Nous avons ensuite pu goûter à l’humour de Mattaya, un Chinois d’origine qui vit au Québec depuis 30 ans. Il nous a raconté comment s’est déroulé un de ses spectacles à Maniwaki ou un certain Marcel lui a lancé “Vous livrez jusqu’ici??” Après Mattaya, aussi Québécois que vous et moi, on a eu droit à Eric Certosini, un grand gars qui tente de nous faire peur avec son air de mafioso italien. Ses quelques bons gags n’ont pas réussi à soulever la salle, lui qui postionnait abondamment. La sensuelle Tunisienne Nabila Ben Youssef, connue pour son spectacle J’arrive! et pour sa participation au Festival en 2003, nous a éblouie par un moment de baladi enflammé. Plutôt court, son bout de spectacle ne m’a pas particulièrement touchée, j’aurais aimé en voir plus d’elle.

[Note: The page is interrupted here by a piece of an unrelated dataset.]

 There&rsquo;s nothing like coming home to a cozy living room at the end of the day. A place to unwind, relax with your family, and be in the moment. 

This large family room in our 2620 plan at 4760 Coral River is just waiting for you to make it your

Christopher Hall, l’ontarien, a su nous faire rire en nous exprimant sa honte de se faire battre par ses compagnons de classe autant à Saskatoon (dans une école française) qu’à Montréal ou il était un nerd (lire : anglais) jouant de la clarinette. Il a conclut sa prestation sur un solo musical fort époustouflant (et essoufflant) qu’il a fait pour impressionner une fille à l’école il y a longtemps. Peut-être que sur le coup, il n’a pas impressionné la fille, mais nous, il nous a jeté par terre!

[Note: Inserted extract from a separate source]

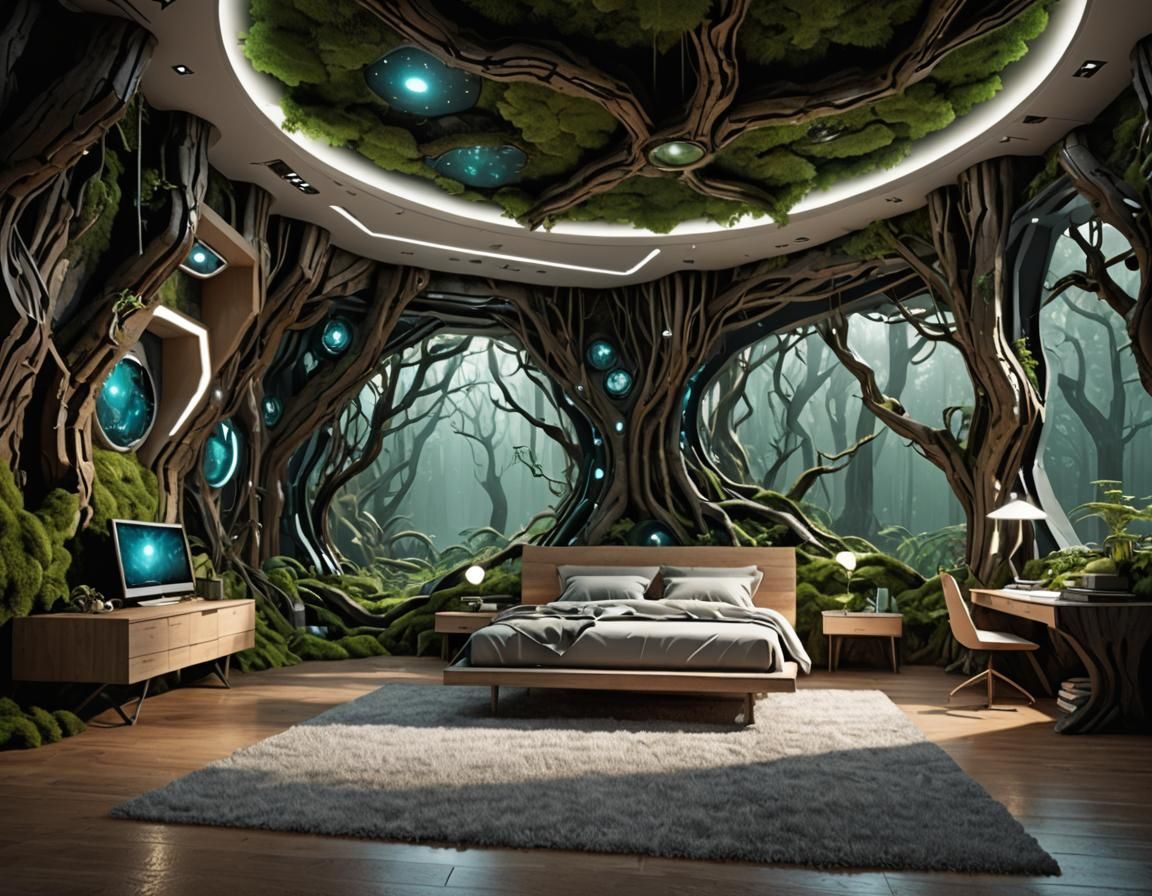 Forest Sci-Fi Bedroom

Mon coup de coeur personnel de la soirée a été le haïtien Alain Nadro, ce colosse aux airs de “bouncer”! Ses jeux de mots, sa facilité à raconter comment des gens l’ont pris pour un gangster à plusieurs reprises loufoques et surtout son indifférence à ces situations quasi racistes m’ont vraiment gagné. Je prendrais plus de son humour simple de raconteur. Et finalement nous avons eu droit à Sugar Sammy (Indien). Son imitation de la façon de parler des siens m’a laissée perplexe et son style jeunot et frais (trop) m’a rendue hostile à ses gags puisque je ne regardais que l’air qu’il se donnait sur la scène au lieu d’être lui-même, ce qui m’a tannée. Mais son ovation debout à la fin de son numéro m’a fait penser que peut-être moi seule avait détecté ce côté moins drôle de lui.

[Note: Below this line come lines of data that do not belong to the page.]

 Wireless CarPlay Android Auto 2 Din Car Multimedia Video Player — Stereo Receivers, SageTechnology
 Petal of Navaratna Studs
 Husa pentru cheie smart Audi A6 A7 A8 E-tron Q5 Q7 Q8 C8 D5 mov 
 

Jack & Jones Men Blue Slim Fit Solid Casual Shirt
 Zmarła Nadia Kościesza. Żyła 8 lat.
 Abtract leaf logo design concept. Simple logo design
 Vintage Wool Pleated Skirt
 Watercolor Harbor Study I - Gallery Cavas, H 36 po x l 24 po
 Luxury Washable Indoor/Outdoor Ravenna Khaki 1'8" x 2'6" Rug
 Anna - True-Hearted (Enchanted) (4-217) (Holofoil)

Somme toute, j’ai passé une bonne soirée. J’ai par contre trouvé que l’on a surutilisé les clichés, l’Italien Eric Certosini avait justement dit qu’il ne voulait plus entendre parler des clichés. Les numéros qui ont suivi n’ont pas suivi cette requête. À part les imitations de Badouri des Espagnols (latinos) personne n’était là pour les représenter et on a rit des Français grâce à Sugar Sammy. Sinon, on n’a pas parlé des Américains… il me semble qu’il aurait été facile de les planter et justement peut-être trop facile, on est resté loin du sujet. Finalement, aucun peuple de s’est retrouvé vraiment désavantagé, l’égalité, un bel accommodement raisonnable.